An old friend recently tossed this depressing article on her Facebook page….

Ever the churlish contrarian, I crafted an offensive, caustic response–even though I’m barely a beef eater myself, the preciousness of all this chicken little vegan nonsense hits me like wood splinters (or slivers, if you will) beneath my fingernails. I thought it was funny, of course–but in such matters I’m often alone. Still, fortunately for you I’m compelled to share — opting to disconcert a few strangers rather than reply with a snarky rant to a girl I’ve known since I was four.

Remember when our vegetarian friends were primarily innocuous, over-sensitive earth-muffins who delighted in saying things like, “oh, man–don’t you get that you’re eating pain, man?” I miss those older, simpler days. We no longer get away so lightly. The new thing is that steak is a civilization-ending vehicle for megalomaniacal destruction of not just our way of life, but the entire human race. And that is a lot to blame to lay on a burger.

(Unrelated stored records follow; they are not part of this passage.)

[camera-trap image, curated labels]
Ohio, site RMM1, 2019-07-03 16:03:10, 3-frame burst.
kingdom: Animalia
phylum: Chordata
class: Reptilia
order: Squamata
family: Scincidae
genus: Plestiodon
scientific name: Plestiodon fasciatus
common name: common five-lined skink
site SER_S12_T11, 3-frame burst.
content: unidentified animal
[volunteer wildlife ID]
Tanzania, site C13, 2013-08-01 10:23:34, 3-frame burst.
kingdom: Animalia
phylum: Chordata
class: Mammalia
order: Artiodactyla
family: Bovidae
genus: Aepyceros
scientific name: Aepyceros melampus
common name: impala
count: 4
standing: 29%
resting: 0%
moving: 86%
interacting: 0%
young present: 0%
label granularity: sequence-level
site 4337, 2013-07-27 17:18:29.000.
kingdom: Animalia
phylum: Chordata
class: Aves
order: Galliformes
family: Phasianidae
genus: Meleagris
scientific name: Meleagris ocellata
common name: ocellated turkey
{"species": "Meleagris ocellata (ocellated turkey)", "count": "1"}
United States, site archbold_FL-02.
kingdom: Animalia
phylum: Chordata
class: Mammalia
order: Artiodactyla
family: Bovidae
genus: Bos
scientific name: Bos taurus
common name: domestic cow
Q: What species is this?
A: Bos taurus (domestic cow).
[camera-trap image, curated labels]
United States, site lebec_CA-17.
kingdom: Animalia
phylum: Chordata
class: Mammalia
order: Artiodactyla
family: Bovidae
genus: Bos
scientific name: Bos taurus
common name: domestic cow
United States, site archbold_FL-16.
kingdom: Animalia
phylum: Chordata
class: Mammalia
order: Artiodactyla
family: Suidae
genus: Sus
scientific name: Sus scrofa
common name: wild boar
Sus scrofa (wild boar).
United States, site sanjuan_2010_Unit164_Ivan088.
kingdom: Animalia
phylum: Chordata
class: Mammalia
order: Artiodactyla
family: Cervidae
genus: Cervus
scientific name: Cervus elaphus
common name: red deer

Now, between you and me, it is rare for me to eat beef twice in the same month, but I still recognize these are truly the end of days. There are no options. Soy tastes like shit and shrinks testicles until they look like nothing so much as sad little garbanzo beans. Salmon is declining and mostly factory farmed, and I can’t even think the word “vegan” without giggling. (Also: soy/vegan = chemical/metaphorical castration –coincidence? I think not.) Sigh. I mean: jeez, it took me the better part of a decade to figure out how to pronounce “quinoa” and now we can’t even eat that because now that it’s trendy and expensive, the indigenous folks who grow it can’t afford to buy it and are starving. I still remember that day, back in 1996, when my old buddy Jeff told me I must start eating quinoa — we thought it was keen-wa, you know, like “ben wa”and were momentarily enthused, but that quickly passed— “It’s an ancient grain! Ancient!” And now our quinoa fascination is starving the South American farmers who grow it. And to be honest, is it me, or does it really not taste much different than barley? Still, I’m worried: I don’t even want to know what terrible news about edamame is on the horizon.

My wife ate a burger in a restaurant the other night that was an abomination some sadistic bastard constructed of crushed black beans and, probably, Elmer’s Glue. I thought, “cue the creepy music and lightning effects, and call Igor–this is Frankenfood.” I opted for the shrimp, because I’m a bully and like to pick on creatures much smaller than I am, and I can eat about seventeen of those bad boys. It’s not just “eating pain,” we’re talking genocide of biblical proportions, which makes me feel godlike and big in the britches.

But I digress. The obvious solution to meat-flavored extinction is the forced sterilization of vast hordes of third world folks (including a very wide swath of the American Confederacy — how wide, you ask? As wide as it takes.) in order to reset population numbers and create space for the emissions created by the chicken tacos, pepperoni, and occasional breakfast sausage necessary to lead a honest, satisfying life.

Of course, I would be on board with a “local only” meat rule in the face of drought. I mean, hell, it rains here 218 days a year (just another way Pittsburgh shows up yesterday’s charm city, Portland: the gloom factor. We just don’t brag about it.) It’s the economy of scale that gets us–I can buy half a cow from Liz & Malcolm, who pretty much just let the beef wander around their property for a couple years before (Chuck makes slicing motion across his neck). And maybe that’s the solution? Don’t know a farmer? Eat seeds and twigs.